====== Extracted text
# Please fix the "blown-away-buffer" issue.



## pjw73nh (Sep 24, 2010)

Briefly:

When watching (for example) channel 809. I have scrolled back 25 minutes into the buffer (6:10 pm) and am currently watching the buffered channel. A news show is scheduled to begin recording at 6:30 pm on the same channel. When 6:30 rolls around, the 6:30 news begins to display on the TV (and is recording) regardless of where I am in the buffer, I have lost all the buffer from the previous show. The pointer goes RIGHT to 6:30 on the green bar, and there is no buffer behind it.

I have done this nightly for several months. It was never like this before. I was always able to continue viewing the buffer regardless of what was recording.

See full thread:
http://www.tivocommunity.com/tivo-vb/showthread.php?t=498174

Thank you.


----------



## chrispitude (Apr 23, 2005)

We have been reduced to posting "suggestions" for major bugs to be fixed; these suggestions will likely be ignored too.


----------



## pjw73nh (Sep 24, 2010)
============
====== Dataset section
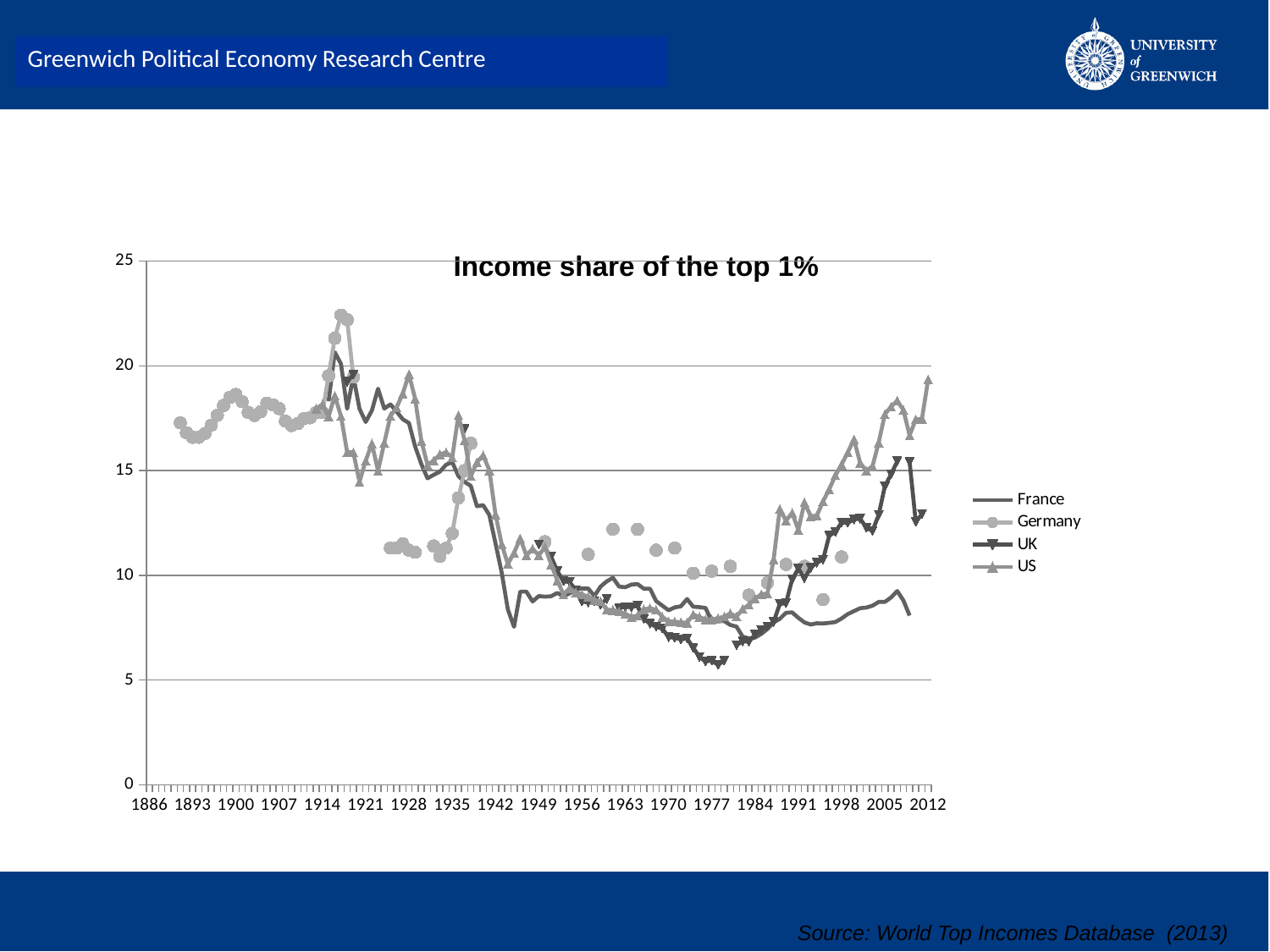
What kind of chart is shown on the slide? line chart What is the title of the chart? Income share of the top 1% Does the US series rise or fall between 1977 and 2012? rise Is the value for the US in 2012 greater or less than 15? greater Is the peak value for Germany around 1914-1921 greater or less than 20? greater Does the France series rise or fall between 1914 and 1945? fall Which series reaches the highest value anywhere on the chart? Germany Which countries are listed in the chart's legend? France, Germany, UK, US How many series does the legend list? 4 Is the value for the UK around 1977 greater or less than 10? less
============
> _Exercise requirements_:
1: Reproduce the passage of the TiVo buffer thread starting at "I have done" and ending at "what was recording.".
2: Carry on the forum thread about the lost TiVo buffer from the point where it stops.
The material comes from a different source than the forum thread.

> _Task-by-task outputs_:
1:
I have done this nightly for several months. It was never like this before. I was always able to continue viewing the buffer regardless of what was recording.

2:
I am so fed up with this issue !!!!!! I've let it go long enough. Is this not a breach contract? Bait and switch? I purchased a device based on a set of certain performance features. The manufacturer has removed some of these features. Have I not paid for something that I am no longer entitled to? What is my remedy.

I just chatted with Tivo support.

This is the answer I received.

_*"Janee: This is actually a change that went intentionally in to place with our last software update. At this point it is an expected behavior for the buffer on live TV to be lost when something on the same channel begins to record. I understand this is a frustrating change and I would be more than happy to pass along your feedback to our engineers. "*_

REALLY ?!?!?! Intentional removal features ?!?!?!?!

Am I the only Tivo user that feels this way?

What a crock of excrement !!!!!!!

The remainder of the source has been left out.